Consigne donnée 1 | Recopiez mot pour mot le passage du texte sur le travail hybride, en commençant à "Ainsi l’hybridation a" et en terminant à "deviendra la norme.".

Travail hybride : vers un retour du contrôle managérial ?
Le travail hybride s’est développée après le confinement. Il s’agit d’une alternative au full remote : le travail est alterné entre présentiel et distanciel. Cette forme d’organisation du travail est plébiscitée par les employeurs et les salariés. Toutefois, elle peut s’accompagner de formes de contrôle managérial parfois délétère.
Ainsi l’hybridation a révélé des possibilités en matière d’organisation, d’autonomie, de qualité de vie, de performance et bien-être au travail. Un des enjeux majeurs de GRH est désormais d’envisager la possibilité de travail hybride pour une majorité de salariés. Le télétravail a intégré le dialogue social, et fait désormais partie intégrante de la stratégie de fidélisation et de recrutement (marque employeur). Ainsi, l’étude BCG – ANDRH (2022), indique que près de la moitié des DRH (46%) estiment qu’en 2025, le travail hybride, avec deux jours de télétravail par semaine, deviendra la norme.

Consigne donnée 2 | Réécrivez sous forme de liste JSON de chaînes, une chaîne par ligne et sans les lignes vides, les lignes des enregistrements qui vont de la ligne contenant "What is point" jusqu'à la fin des enregistrements, bornes incluses.

Extraits de données |
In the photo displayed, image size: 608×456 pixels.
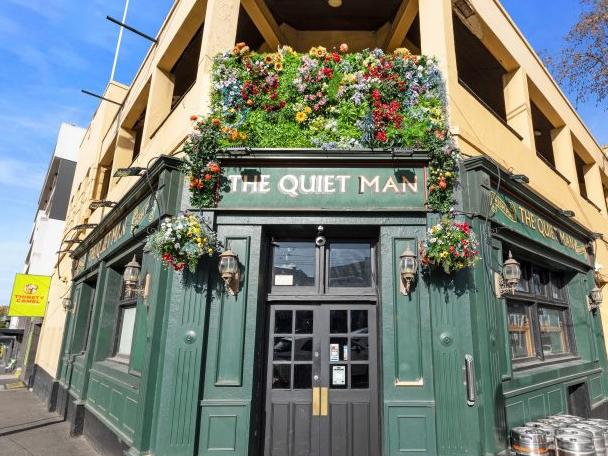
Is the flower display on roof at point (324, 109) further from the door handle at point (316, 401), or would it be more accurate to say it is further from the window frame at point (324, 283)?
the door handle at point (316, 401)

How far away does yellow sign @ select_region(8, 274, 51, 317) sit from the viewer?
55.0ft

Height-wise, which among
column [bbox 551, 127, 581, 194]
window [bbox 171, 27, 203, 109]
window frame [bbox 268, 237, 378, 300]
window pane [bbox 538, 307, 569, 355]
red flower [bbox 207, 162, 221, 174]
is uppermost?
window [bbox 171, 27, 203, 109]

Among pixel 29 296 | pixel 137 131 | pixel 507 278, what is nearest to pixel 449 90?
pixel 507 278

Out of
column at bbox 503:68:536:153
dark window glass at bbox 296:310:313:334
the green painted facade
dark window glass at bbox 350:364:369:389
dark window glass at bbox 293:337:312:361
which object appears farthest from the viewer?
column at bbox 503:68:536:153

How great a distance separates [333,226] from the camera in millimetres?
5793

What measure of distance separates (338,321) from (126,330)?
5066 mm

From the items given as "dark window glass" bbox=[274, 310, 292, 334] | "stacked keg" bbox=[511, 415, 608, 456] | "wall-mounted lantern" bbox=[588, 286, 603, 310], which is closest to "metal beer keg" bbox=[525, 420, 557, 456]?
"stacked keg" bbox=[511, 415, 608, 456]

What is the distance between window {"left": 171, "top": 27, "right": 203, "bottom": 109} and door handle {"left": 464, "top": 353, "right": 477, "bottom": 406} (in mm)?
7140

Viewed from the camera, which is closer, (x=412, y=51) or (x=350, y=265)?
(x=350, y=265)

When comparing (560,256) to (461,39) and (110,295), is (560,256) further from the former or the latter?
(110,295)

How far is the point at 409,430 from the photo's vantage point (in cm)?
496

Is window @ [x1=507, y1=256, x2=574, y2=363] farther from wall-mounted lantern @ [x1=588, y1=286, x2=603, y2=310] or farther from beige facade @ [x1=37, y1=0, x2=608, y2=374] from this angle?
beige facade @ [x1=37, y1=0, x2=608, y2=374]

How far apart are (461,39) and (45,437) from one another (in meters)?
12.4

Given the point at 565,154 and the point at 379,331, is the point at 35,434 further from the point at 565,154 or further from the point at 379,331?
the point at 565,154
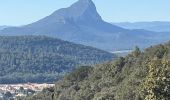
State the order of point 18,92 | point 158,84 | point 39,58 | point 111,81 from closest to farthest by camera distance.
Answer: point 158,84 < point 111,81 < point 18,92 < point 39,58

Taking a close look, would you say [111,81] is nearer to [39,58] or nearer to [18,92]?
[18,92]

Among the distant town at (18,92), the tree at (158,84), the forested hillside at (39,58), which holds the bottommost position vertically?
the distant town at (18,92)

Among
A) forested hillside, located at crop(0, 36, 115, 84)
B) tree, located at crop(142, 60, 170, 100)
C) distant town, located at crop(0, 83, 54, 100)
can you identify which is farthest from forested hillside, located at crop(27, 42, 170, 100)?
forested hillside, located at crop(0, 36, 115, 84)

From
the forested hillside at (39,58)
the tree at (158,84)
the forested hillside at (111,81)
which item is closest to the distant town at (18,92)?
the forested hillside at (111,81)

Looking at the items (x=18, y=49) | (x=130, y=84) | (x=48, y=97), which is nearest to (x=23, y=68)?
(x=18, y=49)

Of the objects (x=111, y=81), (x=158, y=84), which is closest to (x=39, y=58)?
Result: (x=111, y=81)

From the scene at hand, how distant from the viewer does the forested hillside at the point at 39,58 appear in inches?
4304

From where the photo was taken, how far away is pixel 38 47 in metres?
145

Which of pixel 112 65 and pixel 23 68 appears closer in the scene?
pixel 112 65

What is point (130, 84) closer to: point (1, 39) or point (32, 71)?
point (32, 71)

Résultat final 1 |
Ainsi l’hybridation a révélé des possibilités en matière d’organisation, d’autonomie, de qualité de vie, de performance et bien-être au travail. Un des enjeux majeurs de GRH est désormais d’envisager la possibilité de travail hybride pour une majorité de salariés. Le télétravail a intégré le dialogue social, et fait désormais partie intégrante de la stratégie de fidélisation et de recrutement (marque employeur). Ainsi, l’étude BCG – ANDRH (2022), indique que près de la moitié des DRH (46%) estiment qu’en 2025, le travail hybride, avec deux jours de télétravail par semaine, deviendra la norme.

Résultat final 2 |
[
  "What is point (130, 84) closer to: point (1, 39) or point (32, 71)?",
  "point (32, 71)"
]